On the general uselessness of Obama: Well, it seems that Obama isn't all that keen to make the US and the world so very much worse than it already is. That makes him preferable to McCain (or anyway the 2008 model, far-right McCain), who seemed to relish the prospect of doing this.

This is the choice you're presented with: the conservative or mildly retrogressive Dems versus the openly retrogressive Reps. For how the retrogressives, the cronyists, the know-nothings and the plain stupids got so well-financed and powerful, read Republican Gomorrah (despite its dumb title). For the reason why even mild progressivism hardly stands a chance these days, read "Kabuki Democracy" and the book that it turned into (despite its dumb title). And specifically for the bankrupting of the US by the legalized crime syndicates, read this extract and then the rest of Taibbi's (excellently titled) Griftopia.

(Griftopia is actually fun to read, or anyway is if black humor is your thing.)

And then lighten up with the sight of a gas-guzzler getting its come-uppance.

Oh, and sample a dingbat perception of scientific knowledge from somebody whose fantasies ought to have her drinking alone in a bar but who instead is taken seriously by the millions who take Fox "News" seriously.

Blake Andrews said...

Interesting perspective as usual, Microcord. What's the general perception of Obama in Japan?

Microcord said...

I don't know, Blake.

What do the newspapers say here? Well, the newspapers always tend to be circumspect -- OK, bland. Plus I don't attempt to read them.

This morning I asked the missus -- my sample of one. But I did ask her about the Japanese perception rather than her perception. So just after she started attempting to answer the question, she stopped herself, with the remark that since the enfranchised population of Tokyo had recently and overwhelmingly reelected as guv'nor the right-wing (and gaffe-prone) Ishihara Shintarō, she found it impossible to divine the mass Japanese psyche.
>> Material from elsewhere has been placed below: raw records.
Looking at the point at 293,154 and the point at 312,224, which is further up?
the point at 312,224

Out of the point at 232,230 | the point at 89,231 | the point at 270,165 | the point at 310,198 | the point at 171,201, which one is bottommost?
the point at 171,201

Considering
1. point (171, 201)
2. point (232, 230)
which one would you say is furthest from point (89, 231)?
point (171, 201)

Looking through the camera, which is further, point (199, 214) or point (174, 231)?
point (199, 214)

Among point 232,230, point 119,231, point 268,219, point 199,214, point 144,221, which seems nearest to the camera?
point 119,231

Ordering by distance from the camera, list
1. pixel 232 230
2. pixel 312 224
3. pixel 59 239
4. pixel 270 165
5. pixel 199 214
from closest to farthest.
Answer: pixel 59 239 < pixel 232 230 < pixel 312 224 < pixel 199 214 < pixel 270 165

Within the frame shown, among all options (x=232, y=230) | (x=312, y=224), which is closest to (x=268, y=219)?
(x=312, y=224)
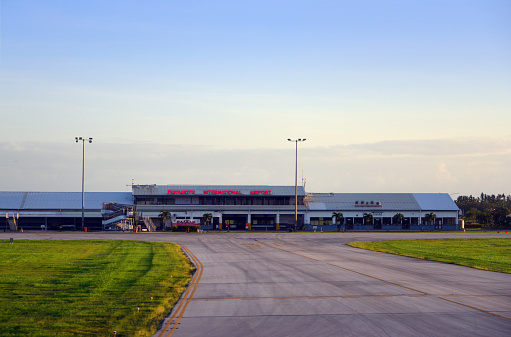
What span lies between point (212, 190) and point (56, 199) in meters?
35.5

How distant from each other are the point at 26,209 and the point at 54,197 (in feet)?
23.6

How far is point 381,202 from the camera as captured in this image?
120 metres

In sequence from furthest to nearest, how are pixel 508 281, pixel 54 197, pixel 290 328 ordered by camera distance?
pixel 54 197 < pixel 508 281 < pixel 290 328

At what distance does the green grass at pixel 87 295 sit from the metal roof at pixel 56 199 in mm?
78214

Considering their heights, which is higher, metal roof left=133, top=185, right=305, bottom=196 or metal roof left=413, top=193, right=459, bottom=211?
metal roof left=133, top=185, right=305, bottom=196

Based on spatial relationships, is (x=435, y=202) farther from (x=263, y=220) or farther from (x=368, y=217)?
(x=263, y=220)

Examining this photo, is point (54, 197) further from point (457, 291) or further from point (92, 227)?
point (457, 291)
I can make some guesses. I think Hopey went down well in late 2008, for all the obvious reasons. But while the Japanese tend to be deeply conservative in domestic politics, this conservatism doesn't extend to automatic sympathy with what's conservative elsewhere. There's little appetite even for wars that have UN approval, and the inability or unwillingness of the US to extricate itself from Afghanistan or Iraq, plus its participation in what looks like a war in Libya, all combine to make him look like Bush 3. Add inaction on the Guantánamo concentration camp, the shoot-the-messenger attitude to Wikileaks, and he's distinctly tarnished.
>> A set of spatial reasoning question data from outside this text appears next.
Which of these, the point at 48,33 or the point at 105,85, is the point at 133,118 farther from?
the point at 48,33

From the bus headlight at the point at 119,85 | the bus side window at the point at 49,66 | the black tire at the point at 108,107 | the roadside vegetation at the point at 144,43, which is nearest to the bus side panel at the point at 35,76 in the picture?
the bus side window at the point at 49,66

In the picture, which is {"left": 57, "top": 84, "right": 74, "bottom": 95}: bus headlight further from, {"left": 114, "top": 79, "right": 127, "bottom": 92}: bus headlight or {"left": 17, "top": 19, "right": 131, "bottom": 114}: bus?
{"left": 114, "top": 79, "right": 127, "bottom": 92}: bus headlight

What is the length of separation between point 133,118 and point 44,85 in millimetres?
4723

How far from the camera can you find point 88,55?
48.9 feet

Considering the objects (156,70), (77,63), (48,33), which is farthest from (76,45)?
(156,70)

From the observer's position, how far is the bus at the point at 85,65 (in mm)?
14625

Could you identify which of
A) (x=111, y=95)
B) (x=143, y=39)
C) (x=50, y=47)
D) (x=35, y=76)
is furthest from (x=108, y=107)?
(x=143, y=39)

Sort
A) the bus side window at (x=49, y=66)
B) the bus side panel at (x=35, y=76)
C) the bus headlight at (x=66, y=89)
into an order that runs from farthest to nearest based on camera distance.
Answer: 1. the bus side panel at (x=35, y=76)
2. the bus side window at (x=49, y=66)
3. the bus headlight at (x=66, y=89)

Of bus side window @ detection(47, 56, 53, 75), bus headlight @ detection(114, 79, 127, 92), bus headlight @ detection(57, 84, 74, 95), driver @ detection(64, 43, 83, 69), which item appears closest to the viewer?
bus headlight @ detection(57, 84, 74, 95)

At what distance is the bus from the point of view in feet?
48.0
As for the US in general, it's probably underrated in recent months. I believe that in "Operation Tomodachi", US forces did a huge amount of needed and unpleasant work: the abstract phrase "partly reopening Sendai Airport" meant such things as extricating, wrapping and sending off an unspecified but large number of corpses.

Back to Obama. Me, I just hope against hope that the American electorate somehow starts to realize how it's been conned by a hard right that combines greed, callousness and stupidity, that the credibility of the hard right crumbles, and that, yes, policies can again dare to be at least as far to the left as Richard Nixon would have wanted them.